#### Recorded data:
════

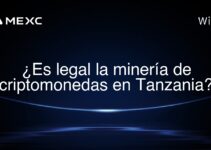 ¿Es legal la minería de criptomonedas en Tanzania?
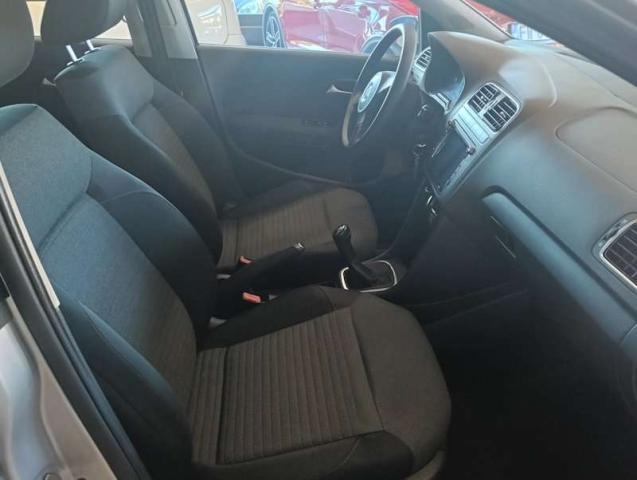 Volkswagen Polo Polo V 5p 1.2 Comfortline 70cv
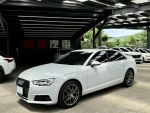 ☎️車欣汽車☎️30 TFSI 定速 免鑰匙 摸門 CarPlay 電動椅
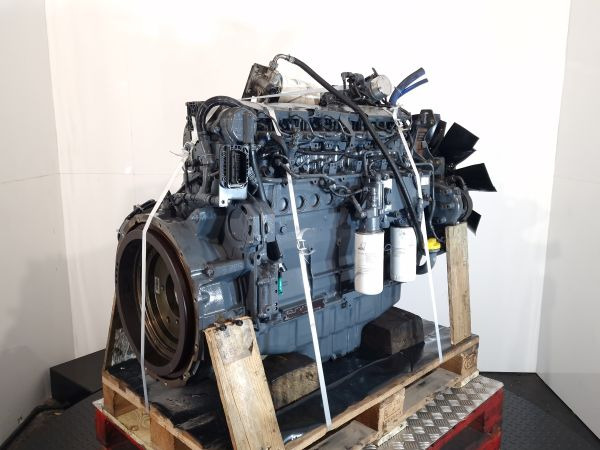 Deutz TCD 2013 L06 2V Engine (Industrial) - Motor para Maquinaria industrial: foto 1 Deutz TCD 2013 L06 2V Engine (Industrial) - Motor para Maquinaria industrial: foto 1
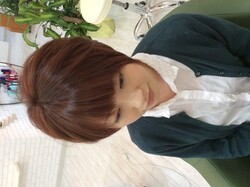 ☆【Ray】大人可愛いナチュラルショート☆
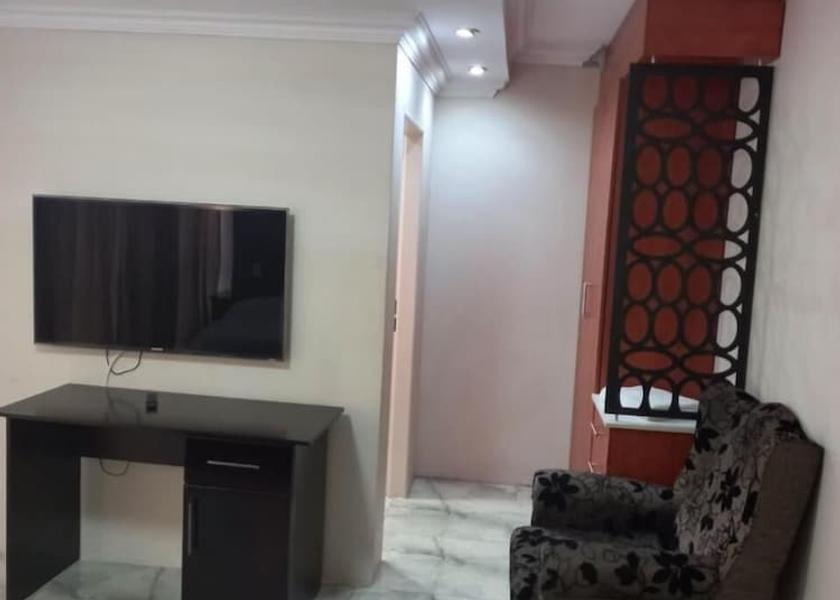 Gauteng Benoni Living Area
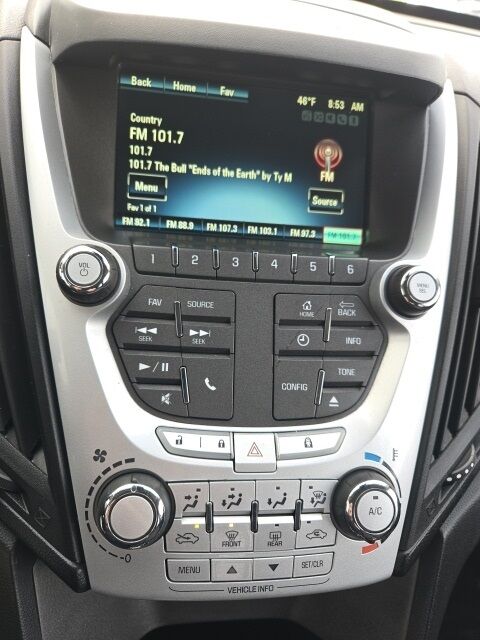 2013 Chevrolet Equinox LT West Burlington IA 2013 Chevrolet Equinox LT West Burlington IA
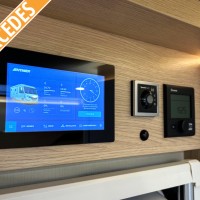 Hymer B-MC I 680 uit 2023 Foto #12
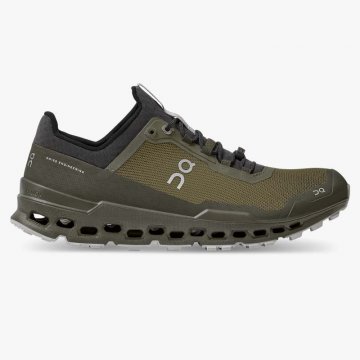 On Cloud Men's Cloudultra-Olive | Eclipse Shoes Online Sale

════

#### AIM OF THE TASK:
Please set the data above down exactly, with the pictures removed.

#### RESPONSE BELOW:
 ¿Es legal la minería de criptomonedas en Tanzania?
 Volkswagen Polo Polo V 5p 1.2 Comfortline 70cv
 ☎️車欣汽車☎️30 TFSI 定速 免鑰匙 摸門 CarPlay 電動椅
 Deutz TCD 2013 L06 2V Engine (Industrial) - Motor para Maquinaria industrial: foto 1 Deutz TCD 2013 L06 2V Engine (Industrial) - Motor para Maquinaria industrial: foto 1
 ☆【Ray】大人可愛いナチュラルショート☆
 Gauteng Benoni Living Area
 2013 Chevrolet Equinox LT West Burlington IA 2013 Chevrolet Equinox LT West Burlington IA
 Hymer B-MC I 680 uit 2023 Foto #12
 On Cloud Men's Cloudultra-Olive | Eclipse Shoes Online Sale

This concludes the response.